Music Reviews
Stay / True

Fort Romeau Stay / True

(Ghostly) Buy it from Insound Rating - 7/10

The metaphor of London as a labyrinth is an old one. The twisting streets twisting onto other twisting streets, the parks placed at odd intersections, the buildings with all of their windows as eyes, and how it all just keeps going on, led Jorge Luis Borges - a writer of fabricated, appropriated, textual labyrinths - to begin a poem with "In these red labyrinths of London," only to continue his poetic rumination on subjects such as memory and how objects (such as stories, and also music) are interpretations of our corporeality. Borges's idea is a good starting point to describe London house producer Fort Romeau's newest album, Stay / True, a successful EP that I quite like, not for its bravery of extending the territory that house music can go, but for its classic embodiment of what house is.

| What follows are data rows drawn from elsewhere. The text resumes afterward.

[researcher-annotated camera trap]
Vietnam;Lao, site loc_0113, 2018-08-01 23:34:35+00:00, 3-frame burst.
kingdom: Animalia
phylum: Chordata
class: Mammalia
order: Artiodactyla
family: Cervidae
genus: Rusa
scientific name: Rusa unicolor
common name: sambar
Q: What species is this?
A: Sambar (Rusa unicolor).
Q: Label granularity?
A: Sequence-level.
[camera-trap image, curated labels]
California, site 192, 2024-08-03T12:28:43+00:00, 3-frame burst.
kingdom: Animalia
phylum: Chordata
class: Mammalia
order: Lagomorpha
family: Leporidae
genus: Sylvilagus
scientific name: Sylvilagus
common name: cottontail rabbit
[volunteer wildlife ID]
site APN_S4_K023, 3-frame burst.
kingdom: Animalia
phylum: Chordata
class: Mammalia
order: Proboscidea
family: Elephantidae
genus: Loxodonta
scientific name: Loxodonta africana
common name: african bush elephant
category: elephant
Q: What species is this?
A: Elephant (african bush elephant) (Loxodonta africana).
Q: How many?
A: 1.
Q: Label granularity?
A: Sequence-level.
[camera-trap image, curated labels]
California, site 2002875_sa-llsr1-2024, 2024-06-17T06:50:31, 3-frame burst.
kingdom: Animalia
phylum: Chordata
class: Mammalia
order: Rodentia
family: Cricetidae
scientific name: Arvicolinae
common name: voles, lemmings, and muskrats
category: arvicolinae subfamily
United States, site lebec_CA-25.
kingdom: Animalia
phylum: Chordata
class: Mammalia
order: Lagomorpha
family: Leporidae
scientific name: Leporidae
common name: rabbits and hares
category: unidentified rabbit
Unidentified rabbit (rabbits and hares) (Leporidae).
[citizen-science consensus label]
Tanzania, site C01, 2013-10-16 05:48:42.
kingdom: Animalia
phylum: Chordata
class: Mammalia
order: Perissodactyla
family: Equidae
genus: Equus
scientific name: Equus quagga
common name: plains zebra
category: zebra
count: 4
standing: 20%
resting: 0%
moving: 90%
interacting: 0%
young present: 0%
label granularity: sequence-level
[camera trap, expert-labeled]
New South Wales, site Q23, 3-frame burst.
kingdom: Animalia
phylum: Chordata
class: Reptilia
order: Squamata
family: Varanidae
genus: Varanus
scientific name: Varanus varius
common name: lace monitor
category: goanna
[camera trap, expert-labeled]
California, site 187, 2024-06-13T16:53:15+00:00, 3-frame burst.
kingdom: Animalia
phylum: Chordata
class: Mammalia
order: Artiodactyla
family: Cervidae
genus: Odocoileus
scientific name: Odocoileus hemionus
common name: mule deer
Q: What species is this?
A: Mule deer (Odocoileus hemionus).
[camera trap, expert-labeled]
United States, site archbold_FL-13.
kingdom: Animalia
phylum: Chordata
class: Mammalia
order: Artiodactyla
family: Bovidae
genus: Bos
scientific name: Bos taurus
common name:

On Stay / True, song structures are typical, the songs are long, and they satisfy. So then, what's the difference between this and say, something released in Chicago or Detroit, circa 1991? It's easy: the words. Words used in house today are taking on the similar characteristic of being unpronounceable: they are constructed on the syllable level rather than the word level. Any house track back in the old days - say, twenty years ago - was easily singable if peppered with a vocal hook. You could hear the words, mouth them while you danced, take a sip of your gin and tonic, give your partner a seductive stare in the eyes, and get lost again in the sweaty air, the bodies, and the repetition (of course, many of these vocal hooks were simple messages about the desire of freedom from capitalist suppression or freedom from the stresses of love.) Following along with a tradition started, in my opinion, with Garage and 2-step music in the 90s (and recontextualized into Dubstep and House in the 00s, most successfully in the former in Burial's music), the words on Stay / True are barely decipherable, barely lipped over the watery echoes that drown them in the unnameable. This trend of unpronounciation (Holy Other is another producer who also works on a syllable level) is interesting, because it says something about today's hyper-electronic, digitized world, where words are everywhere: on labels, on bikes, on beers, on the radio; on our bodies (in the form of tattoos), on the sides of things, the tops of things, the backs of things; on paper, on plastic, on cardboard; on silverware, on walls (in the form of graffiti), on signs, buildings, and even on cellular data (when used by scientists). Fort Romeau's music asks the listener: why does house need language signifiers when it has lost its biggest signifier, the dancefloor? Or, to look at the question in a different way, why did house lose its language signifiers, and what does that loss say about the atmosphere in which they disappeared?

There's also another question looming ahead: where are we more without language than in the world of our bedrooms (the neo-dancefloor), with the door closed, the lights on, the curtains drawn, exhaling the night with a glass of water on our night tables, relieved of our hunger, and aware of the inside worlds we cultivate online and in the objects we have? No matter how drunk or chemically induced we are at a club, we always need to go back home, to our rooms, to our various-sized bedrooms with various-sized windows and objects, like nice rugs, maybe some carpets, a ceiling fan, toys, records, books, and always, most importantly a bed, whether it be of water, polyester, a bunch of Mexican blankets, a mat of hay, or viscoelastic memory foam. We go back to beds, even in music. Stay / True, as well as Fort Romeau's previous releases, sounds more like an urban form of the lullaby, a kind of modern berceuse befitting the non-syllabic environment of dreams. Of course, when we dream, we often dream in languages we don't know, or neo-languages we don't recognize, if there is any language at all, or any sound beyond guttural utterances. That's why it's befitting to call his music a dreamy interpretation not only of house, but also of dreams. The bedroom, is, of course, a component of a house (here the house/house divide becomes strange in its shared language-space) and we dream in our bedrooms. Which is to say that dreams are private things, and that we escape in them when mesmerized in the dazzling repetition of music, especially of house music, of Stay / True, which will bring us all back to the essence of beat-driven wordlessness, which is part of Fort Romeau's melodic forte.